7) les Conservateurs, particulièrement les "néos" (très à droite sur l'échiquier politique), et les libéraux [ au sens américain - ndt ] (un tout petit peu à gauche du centre) ne représentent pas deux pôles idéologiques opposés. Ainsi, un débat télévisé entre un conservateur et un libéral n'est pas "équilibré". Un véritable équilibre consisterait à mettre en présence un conservateur avec un partisan de l'extrême gauche ou un progressiste. Sur les sujets de politique étrangère, les libéraux américains sont plus proches des conservateurs que des groupes de gauche. L'impact médiatique d'un tel "équilibre" ne fait qu'empirer les choses en ce qui concerne la compréhension des actions et motivations de l'Empire.

 

L'ART DU BONHEUR

 

Le fameux écrivain conservateur George Hill a publié un article le mois dernier pour se réjouir d'un sondage qui montrait que les conservateurs étaient plus heureux que les libéraux ou les modérés. Alors que 34 pour cent de tous les Américains se considèrent "très heureux", ils ne sont que 28 pour cent chez les Démocrates libéraux (31 pour cent chez les Démocrates modérés ou conservateurs), et 47 pour cent chez les Républicains conservateurs. Will affirme que l'explication de ces chiffres réside dans le fait que les Conservateurs sont plus pessimistes et moins révoltés que les Libéraux. Ce qui semble être un contresens en ce qui concerne le pessimisme, et je vous proposerais bien de lire l'article mais celui-ci ne vous apprendra rien. L'article n'est qu'une occasion pour lancer une attaque contre les programmes sociaux et l'intervention du gouvernement dans le merveilleux monde du libre entreprise. "Les conservateurs pessimistes ne s'en remettent pas aux princes - aux gouvernements - mais acceptent l'idée que le bonheur est une question de se combat personnel," écrit Will.

 

Je suggère qu'une des raisons importantes du bonheur supposé des conservateurs est que leur conscience sociale ne s'étend pas au-delà de leur propre personne et leurs relations et amis les plus proches. A aucun moment George Will ne laisse entendre que l'état du monde pourrait entamer, ou devrait entamer, le bonheur des conservateurs.
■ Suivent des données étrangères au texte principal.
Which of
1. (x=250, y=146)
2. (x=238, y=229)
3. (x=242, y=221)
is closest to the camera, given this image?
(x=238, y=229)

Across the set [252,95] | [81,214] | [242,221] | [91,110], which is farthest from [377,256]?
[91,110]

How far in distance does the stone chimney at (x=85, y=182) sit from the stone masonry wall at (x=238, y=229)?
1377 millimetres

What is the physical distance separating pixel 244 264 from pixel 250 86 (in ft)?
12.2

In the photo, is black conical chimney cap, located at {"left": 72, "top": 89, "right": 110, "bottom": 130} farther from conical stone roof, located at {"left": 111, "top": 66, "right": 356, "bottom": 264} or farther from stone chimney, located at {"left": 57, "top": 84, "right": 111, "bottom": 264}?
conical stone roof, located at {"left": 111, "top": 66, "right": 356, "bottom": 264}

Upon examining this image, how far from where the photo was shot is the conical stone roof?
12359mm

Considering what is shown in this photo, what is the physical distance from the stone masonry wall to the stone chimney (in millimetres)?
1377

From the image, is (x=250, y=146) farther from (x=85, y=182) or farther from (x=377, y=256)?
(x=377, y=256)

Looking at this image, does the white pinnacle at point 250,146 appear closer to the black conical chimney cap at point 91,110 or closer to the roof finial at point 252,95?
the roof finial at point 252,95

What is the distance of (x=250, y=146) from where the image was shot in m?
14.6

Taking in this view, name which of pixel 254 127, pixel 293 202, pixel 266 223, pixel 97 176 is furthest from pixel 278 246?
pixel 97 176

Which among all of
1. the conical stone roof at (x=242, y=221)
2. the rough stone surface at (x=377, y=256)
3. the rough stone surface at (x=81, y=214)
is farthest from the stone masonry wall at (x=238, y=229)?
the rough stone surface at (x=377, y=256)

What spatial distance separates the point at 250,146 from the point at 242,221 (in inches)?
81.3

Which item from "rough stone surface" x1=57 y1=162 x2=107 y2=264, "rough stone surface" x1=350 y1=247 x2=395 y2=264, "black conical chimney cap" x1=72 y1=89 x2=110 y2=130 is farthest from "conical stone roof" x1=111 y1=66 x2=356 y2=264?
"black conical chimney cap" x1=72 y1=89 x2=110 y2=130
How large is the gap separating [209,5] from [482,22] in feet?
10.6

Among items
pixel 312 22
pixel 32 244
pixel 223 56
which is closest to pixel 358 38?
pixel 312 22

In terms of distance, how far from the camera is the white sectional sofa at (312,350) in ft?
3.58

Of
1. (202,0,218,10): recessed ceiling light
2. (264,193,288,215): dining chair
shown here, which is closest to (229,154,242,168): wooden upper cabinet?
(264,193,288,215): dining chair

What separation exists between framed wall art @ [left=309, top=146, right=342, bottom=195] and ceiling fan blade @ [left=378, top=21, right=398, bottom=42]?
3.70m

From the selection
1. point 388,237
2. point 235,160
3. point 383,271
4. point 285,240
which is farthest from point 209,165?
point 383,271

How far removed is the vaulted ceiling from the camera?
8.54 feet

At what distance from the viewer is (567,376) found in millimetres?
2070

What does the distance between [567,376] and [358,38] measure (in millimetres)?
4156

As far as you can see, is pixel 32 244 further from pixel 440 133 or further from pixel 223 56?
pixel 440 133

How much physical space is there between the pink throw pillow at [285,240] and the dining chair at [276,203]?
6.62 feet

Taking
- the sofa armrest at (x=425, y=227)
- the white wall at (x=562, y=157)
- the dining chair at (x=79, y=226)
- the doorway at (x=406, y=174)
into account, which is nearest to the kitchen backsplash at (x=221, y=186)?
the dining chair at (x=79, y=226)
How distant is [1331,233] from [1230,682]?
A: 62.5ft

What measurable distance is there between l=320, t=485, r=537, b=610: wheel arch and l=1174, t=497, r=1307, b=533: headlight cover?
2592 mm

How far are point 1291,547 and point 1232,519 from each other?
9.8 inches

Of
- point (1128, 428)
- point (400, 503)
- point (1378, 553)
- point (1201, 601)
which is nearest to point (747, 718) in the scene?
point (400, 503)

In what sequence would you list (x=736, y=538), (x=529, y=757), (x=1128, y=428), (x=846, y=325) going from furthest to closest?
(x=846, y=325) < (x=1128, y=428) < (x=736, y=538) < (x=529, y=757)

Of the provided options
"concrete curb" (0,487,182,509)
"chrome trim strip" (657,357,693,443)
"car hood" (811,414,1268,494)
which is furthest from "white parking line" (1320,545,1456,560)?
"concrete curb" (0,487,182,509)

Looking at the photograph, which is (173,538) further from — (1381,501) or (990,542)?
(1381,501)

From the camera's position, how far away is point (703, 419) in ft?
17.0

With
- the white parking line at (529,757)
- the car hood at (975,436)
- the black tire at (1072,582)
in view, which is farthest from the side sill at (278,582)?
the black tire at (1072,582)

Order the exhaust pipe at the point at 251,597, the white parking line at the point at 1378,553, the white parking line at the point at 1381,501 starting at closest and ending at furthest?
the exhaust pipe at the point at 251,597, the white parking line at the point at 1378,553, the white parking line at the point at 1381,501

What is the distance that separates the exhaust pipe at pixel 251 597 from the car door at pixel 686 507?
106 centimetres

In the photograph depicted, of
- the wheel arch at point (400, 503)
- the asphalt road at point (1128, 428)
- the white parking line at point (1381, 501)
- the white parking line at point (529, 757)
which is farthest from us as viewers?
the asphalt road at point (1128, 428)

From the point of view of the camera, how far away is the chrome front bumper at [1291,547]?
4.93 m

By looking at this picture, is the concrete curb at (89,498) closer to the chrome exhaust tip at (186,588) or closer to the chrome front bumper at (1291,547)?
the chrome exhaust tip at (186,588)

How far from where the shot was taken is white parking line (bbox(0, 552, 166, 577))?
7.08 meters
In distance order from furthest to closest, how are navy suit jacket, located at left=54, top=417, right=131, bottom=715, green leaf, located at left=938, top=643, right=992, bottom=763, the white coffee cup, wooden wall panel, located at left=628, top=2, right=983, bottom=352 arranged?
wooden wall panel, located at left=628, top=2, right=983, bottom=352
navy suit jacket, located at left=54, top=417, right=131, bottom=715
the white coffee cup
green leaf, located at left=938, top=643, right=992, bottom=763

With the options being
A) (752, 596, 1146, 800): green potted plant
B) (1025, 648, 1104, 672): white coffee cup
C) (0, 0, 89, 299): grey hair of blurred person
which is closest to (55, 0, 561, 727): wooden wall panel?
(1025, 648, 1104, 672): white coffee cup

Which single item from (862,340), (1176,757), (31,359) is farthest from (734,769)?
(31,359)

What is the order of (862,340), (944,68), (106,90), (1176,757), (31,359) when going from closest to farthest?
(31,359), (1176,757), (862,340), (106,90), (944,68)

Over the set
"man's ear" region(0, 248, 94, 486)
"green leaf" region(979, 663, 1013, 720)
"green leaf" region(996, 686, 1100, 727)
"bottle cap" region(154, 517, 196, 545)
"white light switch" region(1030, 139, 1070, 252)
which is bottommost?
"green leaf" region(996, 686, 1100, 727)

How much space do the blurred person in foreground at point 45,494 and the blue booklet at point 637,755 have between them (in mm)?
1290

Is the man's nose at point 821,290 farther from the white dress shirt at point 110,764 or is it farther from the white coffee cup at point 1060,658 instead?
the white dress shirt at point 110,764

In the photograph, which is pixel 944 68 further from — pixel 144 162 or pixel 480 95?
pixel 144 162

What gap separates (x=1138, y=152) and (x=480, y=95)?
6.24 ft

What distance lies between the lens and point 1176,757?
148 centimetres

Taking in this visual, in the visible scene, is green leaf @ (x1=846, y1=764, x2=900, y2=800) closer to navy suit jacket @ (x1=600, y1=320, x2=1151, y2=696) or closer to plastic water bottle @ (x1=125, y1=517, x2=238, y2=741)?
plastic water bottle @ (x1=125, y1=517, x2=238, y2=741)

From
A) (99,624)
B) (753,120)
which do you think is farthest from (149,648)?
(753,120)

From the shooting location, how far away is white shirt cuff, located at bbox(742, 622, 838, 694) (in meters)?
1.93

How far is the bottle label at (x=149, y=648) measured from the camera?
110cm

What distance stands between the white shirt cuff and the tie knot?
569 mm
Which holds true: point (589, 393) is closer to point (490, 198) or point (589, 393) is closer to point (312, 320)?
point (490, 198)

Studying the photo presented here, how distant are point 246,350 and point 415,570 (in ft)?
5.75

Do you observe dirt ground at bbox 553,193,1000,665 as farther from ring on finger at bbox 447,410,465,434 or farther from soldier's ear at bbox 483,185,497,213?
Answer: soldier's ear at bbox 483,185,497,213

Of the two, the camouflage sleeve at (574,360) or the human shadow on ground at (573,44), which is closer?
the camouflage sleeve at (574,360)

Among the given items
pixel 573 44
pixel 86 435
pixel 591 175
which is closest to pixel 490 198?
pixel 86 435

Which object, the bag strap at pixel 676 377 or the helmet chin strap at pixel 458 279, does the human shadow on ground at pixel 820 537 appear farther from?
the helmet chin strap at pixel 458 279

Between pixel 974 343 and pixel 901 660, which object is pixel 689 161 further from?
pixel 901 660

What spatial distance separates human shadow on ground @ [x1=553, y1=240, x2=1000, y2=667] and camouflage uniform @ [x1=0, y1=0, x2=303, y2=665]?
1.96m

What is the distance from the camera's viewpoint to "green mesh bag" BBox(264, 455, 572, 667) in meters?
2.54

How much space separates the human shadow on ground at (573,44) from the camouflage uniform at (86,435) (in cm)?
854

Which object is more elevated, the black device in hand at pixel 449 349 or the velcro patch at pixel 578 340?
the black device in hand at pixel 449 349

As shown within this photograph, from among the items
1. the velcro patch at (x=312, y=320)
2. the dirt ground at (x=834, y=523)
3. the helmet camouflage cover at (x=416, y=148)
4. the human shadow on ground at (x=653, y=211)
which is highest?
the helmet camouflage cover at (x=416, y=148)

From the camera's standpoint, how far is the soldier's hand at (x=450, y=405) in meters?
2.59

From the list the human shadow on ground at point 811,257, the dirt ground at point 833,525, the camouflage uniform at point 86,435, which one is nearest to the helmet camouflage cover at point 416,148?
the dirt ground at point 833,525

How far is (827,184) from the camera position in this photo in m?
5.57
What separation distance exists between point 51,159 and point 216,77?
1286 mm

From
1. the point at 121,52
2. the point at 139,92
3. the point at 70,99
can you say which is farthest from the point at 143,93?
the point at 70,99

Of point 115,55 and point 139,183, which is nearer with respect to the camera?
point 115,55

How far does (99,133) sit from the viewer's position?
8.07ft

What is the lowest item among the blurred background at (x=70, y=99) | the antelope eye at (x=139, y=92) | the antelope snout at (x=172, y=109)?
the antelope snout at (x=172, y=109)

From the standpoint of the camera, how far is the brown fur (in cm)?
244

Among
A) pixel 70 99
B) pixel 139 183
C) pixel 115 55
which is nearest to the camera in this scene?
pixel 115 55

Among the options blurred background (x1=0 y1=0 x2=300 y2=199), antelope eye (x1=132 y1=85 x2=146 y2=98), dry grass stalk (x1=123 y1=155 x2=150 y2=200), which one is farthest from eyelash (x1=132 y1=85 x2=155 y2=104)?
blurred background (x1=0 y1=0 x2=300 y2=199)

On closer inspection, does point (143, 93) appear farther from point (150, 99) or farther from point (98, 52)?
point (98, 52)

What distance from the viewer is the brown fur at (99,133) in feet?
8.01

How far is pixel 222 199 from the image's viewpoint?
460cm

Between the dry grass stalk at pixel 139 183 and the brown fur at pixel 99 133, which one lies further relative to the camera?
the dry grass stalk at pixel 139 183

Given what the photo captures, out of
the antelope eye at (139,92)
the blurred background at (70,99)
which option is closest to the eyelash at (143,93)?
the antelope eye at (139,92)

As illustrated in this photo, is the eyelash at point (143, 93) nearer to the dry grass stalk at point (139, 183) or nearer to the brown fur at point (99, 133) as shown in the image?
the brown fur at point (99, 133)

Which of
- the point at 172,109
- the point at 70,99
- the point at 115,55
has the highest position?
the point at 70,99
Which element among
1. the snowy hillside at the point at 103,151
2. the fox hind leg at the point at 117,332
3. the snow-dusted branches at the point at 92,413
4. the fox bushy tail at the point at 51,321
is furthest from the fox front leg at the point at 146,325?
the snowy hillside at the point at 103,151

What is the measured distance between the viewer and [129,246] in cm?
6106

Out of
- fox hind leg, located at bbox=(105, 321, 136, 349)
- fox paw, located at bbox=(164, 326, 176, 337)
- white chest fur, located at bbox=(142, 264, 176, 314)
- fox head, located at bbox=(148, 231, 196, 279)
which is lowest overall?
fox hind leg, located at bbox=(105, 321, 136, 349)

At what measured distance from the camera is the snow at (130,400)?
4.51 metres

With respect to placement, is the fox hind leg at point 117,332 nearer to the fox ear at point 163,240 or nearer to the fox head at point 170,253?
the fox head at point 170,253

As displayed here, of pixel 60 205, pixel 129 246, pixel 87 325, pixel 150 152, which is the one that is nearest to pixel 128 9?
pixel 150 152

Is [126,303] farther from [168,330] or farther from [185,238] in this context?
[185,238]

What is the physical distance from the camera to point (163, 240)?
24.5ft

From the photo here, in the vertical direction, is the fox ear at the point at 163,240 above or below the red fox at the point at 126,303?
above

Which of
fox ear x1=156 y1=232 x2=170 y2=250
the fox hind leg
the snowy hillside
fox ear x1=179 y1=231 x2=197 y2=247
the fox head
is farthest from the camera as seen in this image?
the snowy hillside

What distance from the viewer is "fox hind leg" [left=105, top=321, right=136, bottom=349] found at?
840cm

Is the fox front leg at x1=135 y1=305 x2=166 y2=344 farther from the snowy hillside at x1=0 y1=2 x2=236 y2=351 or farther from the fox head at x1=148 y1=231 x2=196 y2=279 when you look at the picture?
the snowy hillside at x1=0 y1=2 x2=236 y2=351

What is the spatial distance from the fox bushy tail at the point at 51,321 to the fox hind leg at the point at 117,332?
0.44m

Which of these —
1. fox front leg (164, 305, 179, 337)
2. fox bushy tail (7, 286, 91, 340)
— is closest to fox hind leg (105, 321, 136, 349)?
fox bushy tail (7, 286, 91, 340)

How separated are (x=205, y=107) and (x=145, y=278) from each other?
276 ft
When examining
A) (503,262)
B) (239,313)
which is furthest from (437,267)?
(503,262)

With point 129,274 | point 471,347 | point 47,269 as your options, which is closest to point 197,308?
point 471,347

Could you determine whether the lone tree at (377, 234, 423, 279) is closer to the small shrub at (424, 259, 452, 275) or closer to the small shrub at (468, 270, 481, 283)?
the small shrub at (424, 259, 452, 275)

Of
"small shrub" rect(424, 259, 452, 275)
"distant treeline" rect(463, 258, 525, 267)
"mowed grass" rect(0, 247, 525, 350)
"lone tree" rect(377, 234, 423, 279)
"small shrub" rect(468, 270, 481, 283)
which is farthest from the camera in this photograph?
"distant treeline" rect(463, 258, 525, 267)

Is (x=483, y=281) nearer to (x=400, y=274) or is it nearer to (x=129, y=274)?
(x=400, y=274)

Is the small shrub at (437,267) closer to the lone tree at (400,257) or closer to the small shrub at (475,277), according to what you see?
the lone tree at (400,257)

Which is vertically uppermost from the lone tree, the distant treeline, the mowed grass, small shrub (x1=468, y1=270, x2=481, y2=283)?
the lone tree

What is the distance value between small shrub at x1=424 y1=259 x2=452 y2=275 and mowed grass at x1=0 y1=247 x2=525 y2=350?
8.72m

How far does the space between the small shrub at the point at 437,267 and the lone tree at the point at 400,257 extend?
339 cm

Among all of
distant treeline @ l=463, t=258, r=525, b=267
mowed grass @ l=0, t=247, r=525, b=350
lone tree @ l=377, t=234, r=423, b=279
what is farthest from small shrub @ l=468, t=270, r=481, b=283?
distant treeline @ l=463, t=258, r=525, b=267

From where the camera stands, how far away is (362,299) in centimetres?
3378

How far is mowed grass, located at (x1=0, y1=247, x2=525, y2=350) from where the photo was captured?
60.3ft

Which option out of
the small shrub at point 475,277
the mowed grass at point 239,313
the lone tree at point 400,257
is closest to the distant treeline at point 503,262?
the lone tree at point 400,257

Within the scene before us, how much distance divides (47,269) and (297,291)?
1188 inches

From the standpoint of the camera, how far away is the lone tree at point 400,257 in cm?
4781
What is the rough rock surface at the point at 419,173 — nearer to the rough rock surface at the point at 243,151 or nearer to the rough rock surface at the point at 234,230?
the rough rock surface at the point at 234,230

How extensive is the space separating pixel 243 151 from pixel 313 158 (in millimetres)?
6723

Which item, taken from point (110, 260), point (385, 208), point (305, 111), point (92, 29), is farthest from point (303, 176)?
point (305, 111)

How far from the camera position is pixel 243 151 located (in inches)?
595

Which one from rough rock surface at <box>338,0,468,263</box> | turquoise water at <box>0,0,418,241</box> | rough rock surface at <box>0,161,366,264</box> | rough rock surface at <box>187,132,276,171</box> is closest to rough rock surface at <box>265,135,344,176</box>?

En ce qui me concerne, si mon bonheur était uniquement basé sur ma vie privée - travail, relations, santé, aventures, confort matériel, etc - je pourrais sans hésiter me déclarer très heureux. Mais je suis béni/maudit par une conscience qui perturbe ma tranquillité. La lecture de mon journal et des centaines d'horreurs quotidiennes - la cruauté de l'homme, la cruauté de la nature, la cruauté du hasard - me remplit de désespoir et de colère. Souvent, le plus dur à avaler est le fait que c'est mon propre gouvernement, ici et à l'étranger, directement ou indirectement, qui est responsable de plus de misère que tout autre facteur humain. Au cours de la première moitié de mon existence, je n'aurais jamais pensé qu'un jour mon propre gouvernement me ferait si peur. Mais si j'avais été un conservateur, je trouverais un grand réconfort, et même un bonheur, à me convaincre que ce sont principalement les "méchants" qui souffrent et que toutes ces horreurs ne sont destinées qu'à faire avancer la démocratie, la liberté et autres joyeusetés dans les coins le plus reculés de la planète. Et le tout pour un profit.

 

LE PUNCHING-BALL CUBAIN

 

Le Comité pour le Protection des Journalistes (2), basé à New York, se qualifie comme une "ONG indépendante qui se consacre à défendre la liberté de la presse partout dans le monde". Au mois de décembre, il a publié un rapport qui disait que "la Chine, Cuba, l'Erythrée, et l'Ethiopie sont les principaux prisons pour journalistes en 2005."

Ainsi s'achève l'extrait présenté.